Mit Urteil vom 09.11.17 (Rs C-489/15 – CTL Logistics GmbH) widersprach der EuGH der mittlerweile als gefestigte Rechtsprechung anzusehenden Anwendung des § 315 BGB auf Infrastrukturnutzungsentgelte im Eisenbahnsektor. Die CTL Logistics hatte die DB Netz auf Rückzahlung von Stornierungs- und Änderungsentgelten für Änderung/Stornierung einer zuvor gebuchten Zugtrasse verklagt und sich auf eine im Sinne von § 315 BGB unbillige Festsetzung der Entgelte berufen. Das LG Berlin, vor dem der Rechtsstreit geführt wurde, hat die Frage, ob ein Anspruch aus §§ 812 i.V.m. 315 BGB mit der Richtlinie 2001/14/EG vereinbar ist, dem EuGH vorgelegt. Das Urteil des EuGH, mit dem dieser eine zivilgerichtliche Billigkeitskontrolle der Infrastrukturnutzungsentgelte neben den Kompetenzen der Regulierungsbehörde ablehnt, beschneidet die Eisenbahnverkehrsunternehmen (EVU) und Aufgabenträger (insbesondere die Bundesländer) um ein wichtiges Instrument zur Rückforderung von Infrastrukturentgelten im Eisenbahnsektor. Das betrifft z. B. die von der DB Netz erhobenen „Regionalfaktoren“ (Zuschläge für spärlich befahrene Strecken in der Provinz) und die von der DB Station und Service AG erhobenen Stationsentgelte. Die Bundesnetzagentur hatte 2010 entschieden, dass die Höhe dieser Entgelte rechtswidrig und die Zahlungen der EVU deshalb überhöht waren. Die Höhe der Regionalfaktoren, die 2003 - 2010 erhoben wurden, beträgt allein für NRW und allein für 2009 bis 2011 rund 21 Mio. €.

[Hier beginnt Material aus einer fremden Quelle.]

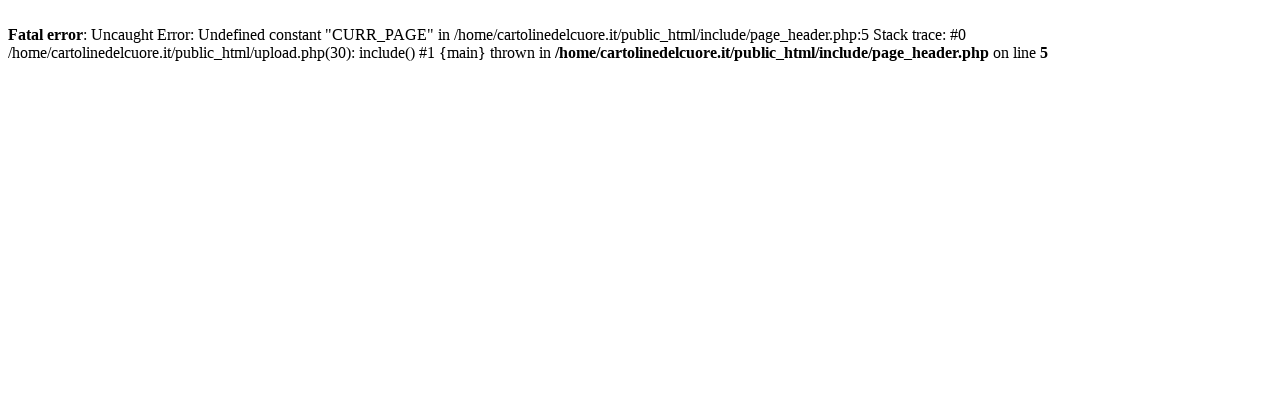

--- FILE ---
content_type: text/html; charset=UTF-8
request_url: http://cartolinedelcuore.it/upload.php
body_size: 220
content:
<br />
<b>Fatal error</b>:  Uncaught Error: Undefined constant &quot;CURR_PAGE&quot; in /home/cartolinedelcuore.it/public_html/include/page_header.php:5
Stack trace:
#0 /home/cartolinedelcuore.it/public_html/upload.php(30): include()
#1 {main}
  thrown in <b>/home/cartolinedelcuore.it/public_html/include/page_header.php</b> on line <b>5</b><br />
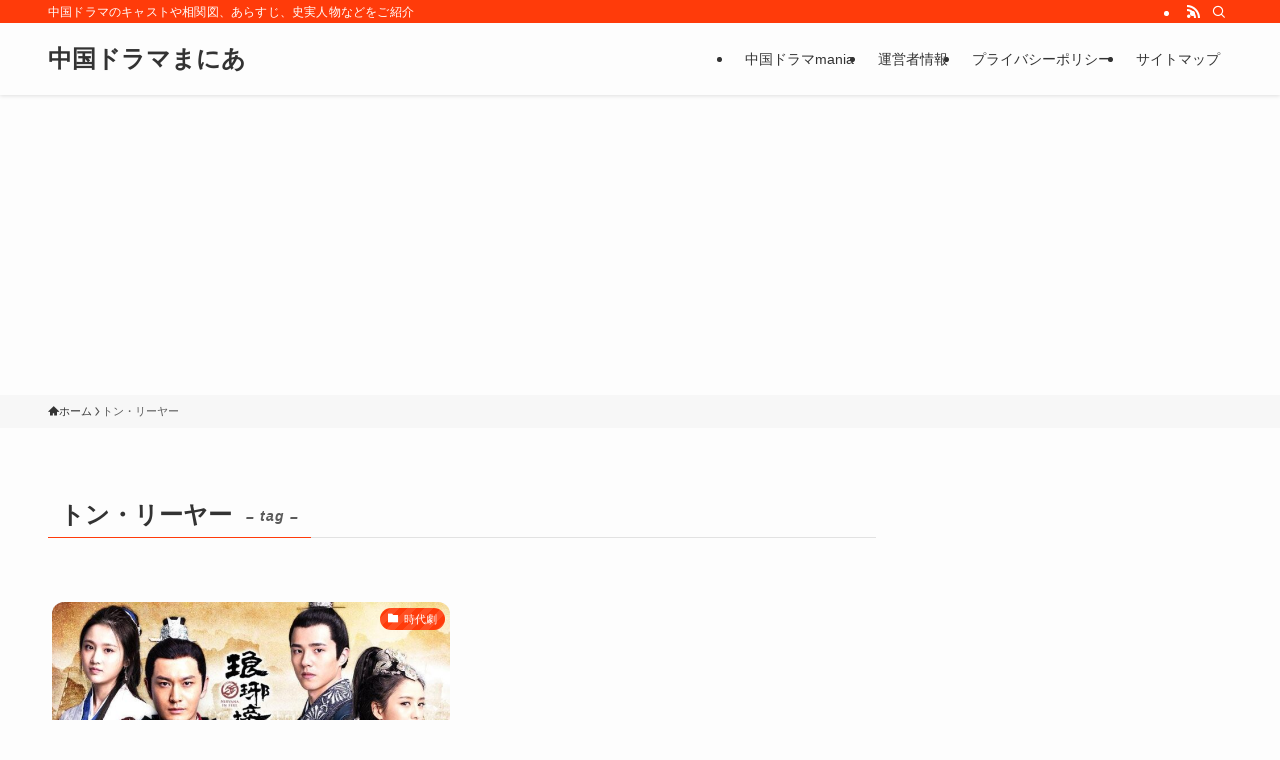

--- FILE ---
content_type: text/html; charset=utf-8
request_url: https://www.google.com/recaptcha/api2/aframe
body_size: 268
content:
<!DOCTYPE HTML><html><head><meta http-equiv="content-type" content="text/html; charset=UTF-8"></head><body><script nonce="DHsnydAyiCVjAcEYQwIdVw">/** Anti-fraud and anti-abuse applications only. See google.com/recaptcha */ try{var clients={'sodar':'https://pagead2.googlesyndication.com/pagead/sodar?'};window.addEventListener("message",function(a){try{if(a.source===window.parent){var b=JSON.parse(a.data);var c=clients[b['id']];if(c){var d=document.createElement('img');d.src=c+b['params']+'&rc='+(localStorage.getItem("rc::a")?sessionStorage.getItem("rc::b"):"");window.document.body.appendChild(d);sessionStorage.setItem("rc::e",parseInt(sessionStorage.getItem("rc::e")||0)+1);localStorage.setItem("rc::h",'1769320126866');}}}catch(b){}});window.parent.postMessage("_grecaptcha_ready", "*");}catch(b){}</script></body></html>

Ihren Rückforderungsanspruch stützen die EVU u. a. auf § 812 BGB und machen dabei geltend, die erhobenen Entgelte entsprächen nicht billigem Ermessen, wie es § 315 BGB von den Infrastrukturbetreibern als Monopolisten verlange. Der BGH ist dem gefolgt (vgl. z.B. Urteil vom 18.10.11, KZR 18/10) und führte insbesondere aus, dass für die Anwendung des § 315 BGB durch die Zivilgerichte ein eigenständiger Anwendungsbereich neben dem öffentlich-rechtlichen Eisenbahnrecht (§§ 14 e und f AEG a.F.) verbleibe. Das sei auch geboten, da die Entgelte nach damals geltendem Eisenbahnrecht keiner Genehmigung durch die Regulierungsbehörde bedurften, sondern ihr nur angezeigt wurden. Eine Pflicht der Regulierungsbehörde, unangemessene Entgelte zu beanstanden, gab es nicht. Die Infrastrukturunternehmen hatten hingegen die Auffassung vertreten, dass den EVU nur die Instrumentarien des Eisenbahnrechts zur Verfügung stünden, also insbesondere die Anregung an die BNetzA, die Entgelte zu beanstanden.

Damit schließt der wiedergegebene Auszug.